● Testo selezionato
+++
ROMA-LONDRA – L’assordante assenza degli Usa, in un consesso mondiale contro il cambiamento climatico, è risaltata immediatamente. Non a caso, ieri mattina il presidente eletto Joe Biden aveva annunciato: «Gli Stati Uniti torneranno nell’accordo di Parigi il primo giorno della mia presidenza». E così il collega francese Emmanuel Macron ha subito salutato le intenzioni del prossimo inquilino della Casa Bianca: «Americani, bentornati a casa!».
Questo perché ieri erano cinque anni esatti dagli storici accordi di Parigi sul clima abbandonati dagli Usa di Donald Trump e sempre ieri, per l’occasione, si è tenuto online il vertice mondiale sul clima “Climate Ambition”, un pre-summit dell’atteso Cop26 di Glasgow nel novembre 2021, organizzato da Regno Unito e Italia. Uno alla volta, decine di leader mondiali hanno ribadito il loro impegno contro il “climate change”. Oltre agli Usa hanno disertato il summit altri grandi Paesi recalcitranti rispetto alla prospettiva di tagliare le emissioni di CO2 e abbandonare i combustibili fossili, come Brasile, Australia e Arabia Saudita.
D’altra parte il summit aveva l’obiettivo non di registrare l’esistente, le promesse già fatte e raramente mantenute. Ma di andare oltre, di darsi obiettivi ancora più ambiziosi rispetto a quelli fissati cinque anni fa a Parigi. Anche perché nel frattempo la situazione è peggiorata e ai ritmi attuali di emissioni di anidride carbonica entro il 2100 l’innalzamento medio della temperatura sarà più vicino ai 3 gradi centigradi che all’1,5 fissato dagli Accordi del 2015.
+++
● Dati forniti
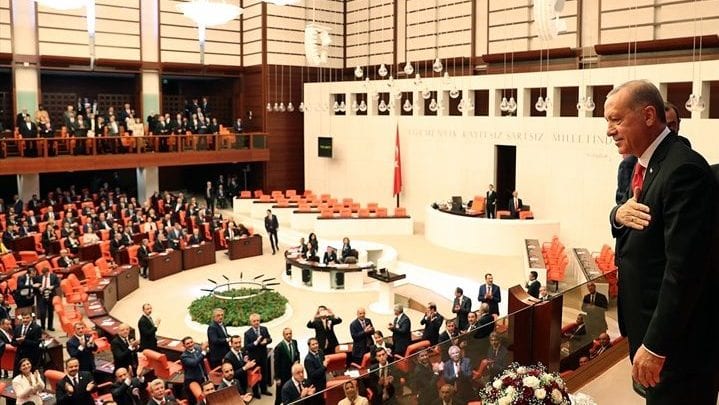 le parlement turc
+++
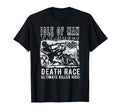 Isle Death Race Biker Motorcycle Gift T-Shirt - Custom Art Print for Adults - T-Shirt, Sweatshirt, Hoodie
+++
● Compiti ed esercizi
A. Secondo il testo selezionato, quali Paesi, oltre agli Stati Uniti, hanno disertato il vertice "Climate Ambition"?
B. Riscrivi sotto forma di elenco puntato il paragrafo del testo selezionato che inizia con "D'altra parte il summit", mantenendone i fatti principali.

● Risposte
A. Brasile, Australia e Arabia Saudita.

B.
- Il summit non mirava a registrare l'esistente, cioè le promesse già fatte e raramente mantenute.
- Il suo obiettivo era fissare traguardi più ambiziosi di quelli stabiliti cinque anni prima a Parigi.
- Nel frattempo la situazione è peggiorata.
- Ai ritmi attuali di emissioni di anidride carbonica, entro il 2100 l'aumento medio della temperatura sarà più vicino ai 3 gradi centigradi che all'1,5 fissato dagli Accordi del 2015.